Feature engineering (the process of transforming raw data into new features that are the key drivers for a particular business problem) is a critical and time-consuming step that plays an important role in the success of enterprise AI projects. Since data can be stored across multiple systems and represented in many different formats, it is rarely collected with a particular business problem in mind. This means designing, preparing, generating, and testing new impactful features still poses significant challenges to enterprises when going from raw data to a deployable model.
This article is the first in a series that discusses the main challenges of feature engineering in real-world problems. Most of the value from AI projects comes from having machines making or supporting intelligent decisions, usually about something that is going to happen. Preparing historical data in order to make accurate (future) predictions is at the core of feature engineering. However, it's critical to be mindful of target leakage, which is when information that shouldn’t be available before the prediction time is captured in the data and resulting predictive model. If target leakage occurs during feature engineering, the model will fail when deployed because the features that caused target leakage won’t work at prediction time.
To explain the relevant concepts we will use the illustrative example of loan defaults. Our goal—to predict if an applicant is going to default on a loan or not—is not something we know at the time of application. Loan default will be our target. In addition, we have historical data about previous loan applications and whether or not they have been repaid; this tells us the outcome of the target. We also have more information from each loan application, including demographics of the applicant, maybe their credit rating history and, in some cases, even a history of past credit card transactions.
Figure 1. Information not known at Prediction time, after the FDW
All this information is known at the time of loan application, or the “Prediction time.” At that time, the predictive model is expected to return a prediction about a future event; for our example, this will indicate whether or not the loan is going to default. Figure 1 shows an illustration of prediction time and how the data (in green) is available at that time and so can be used for feature engineering.
As shown, proper feature engineering requires avoiding target leakage and time awareness is critical for success when generating features.
This brings us to the concept of feature derivation window (or FDW), which is also represented in Figure 1. This temporal window has a fixed temporal length (e.g., 3 months, 1 year, etc.), which is defined in relation to the prediction time. So, in our example, if we have applications that come at different prediction times, we use the FDW to ensure that all of the applicant data used to create features for our loan default model is available before the prediction time.
Another important concept is the cut-off, which represents the actual start of the FDW. When this happens, there is an operational gap between the actual prediction date and the date at which the data that can be used at prediction time is available. Figure 1 shows cut-off represented before the prediction time; in problems where this operational gap doesn’t apply, then the cut-off is the same as the prediction time.Figure 2. Loan data with target defined
A properly defined FDW ensures that no data after the prediction time will be used in the model. However, it is important to mention that, when creating the target, we will need to use that post-prediction-time data. Creating the target sometimes also involves data transformation because the feature we are trying to predict might not be stored in the available data. For example, if we only have only repayment data then we will need to infer that a client who didn’t repay the loan (according to that data) should be flagged as a bad loan (BadLoan).
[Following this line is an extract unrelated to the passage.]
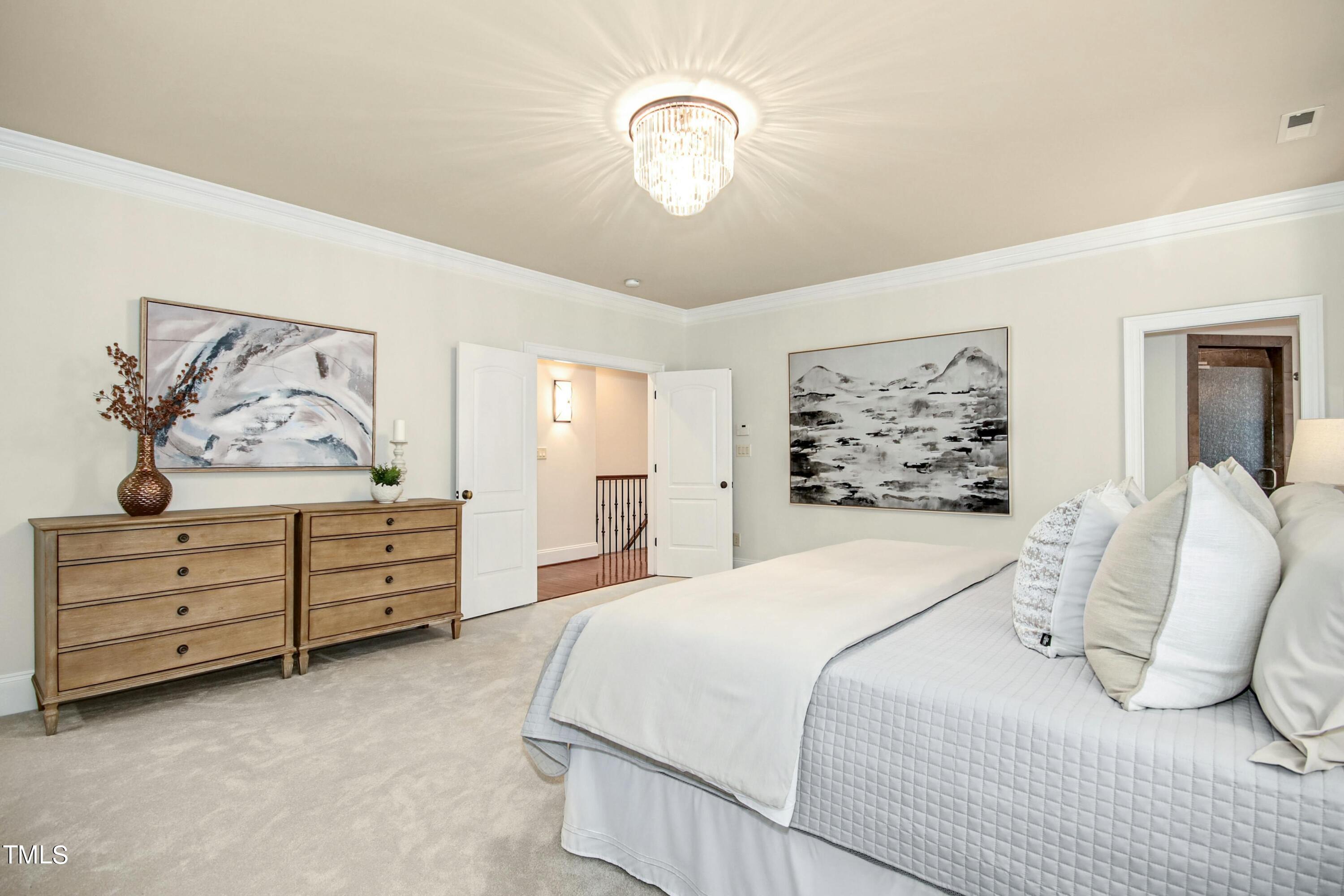 5513 Hickory Leaf Drive Raleigh, NC 27606 - Photo 15 of 41 a bedroom with a bed and painting on the wall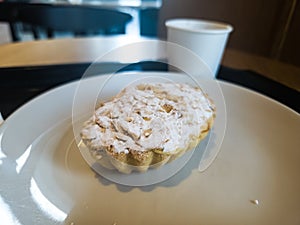 A portion of vanilla tart and coffee in a cafe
In Figure 2, we see a concise description of our loan default problem. We have a customer identifier (CustomerID), the target (BadLoan), and the prediction time (date, in this case the date of application). Here the target has already been given to us; note that, this is a topic that we plan to discuss further in a future article. (Click here to see a recent DataRobot Community learning session about this.)
Now that our loan default problem table (or primary table) has been described (as shown in Figure 2), the next step is to add features that can help us to model a BadLoan. We can link other tables that have information about the customer. One simple way to incorporate additional features would be to link an existing profile table containing demographics of the customer that were collected before the prediction time. A more interesting example is to use a credit card transaction table where a single customer might have multiple records. Figure 3 shows an example of this type of table; note that the records need to be summarized (e.g., average transaction amount, trending spend over past 6 months, etc.) before being linked with the primary table (so that we have one record per customer).
Figure 3. Example credit card transaction table
As explained when presenting the feature derivation window concept, only records before the prediction date can be used when generating features (again, see Figure 1). It is also important to consider the length of the FDW as different statistics will be computed. For instance, average spend in the last 14 or 30 days, most frequent transaction type, etc. Something worth noting is that we can see different feature types in our transaction table. The type of feature aggregation and transformation will have to take the feature type into account. While statistics like min, max, and average are easy to implement and understand, other data and concepts such as categoricals, text, geo, and image data can make feature engineering more challenging. (This is another topic that we plan to expand on future articles.)
In this article, we introduced the importance of feature engineering and some of its fundamental challenges in real-world AI projects. We mainly focused on target leakage and problem formulation using loan defaults as an illustrative example.
In the coming articles we plan to discuss model deployment, data types/transformations, and a process for designing a primary dataset with a target variable.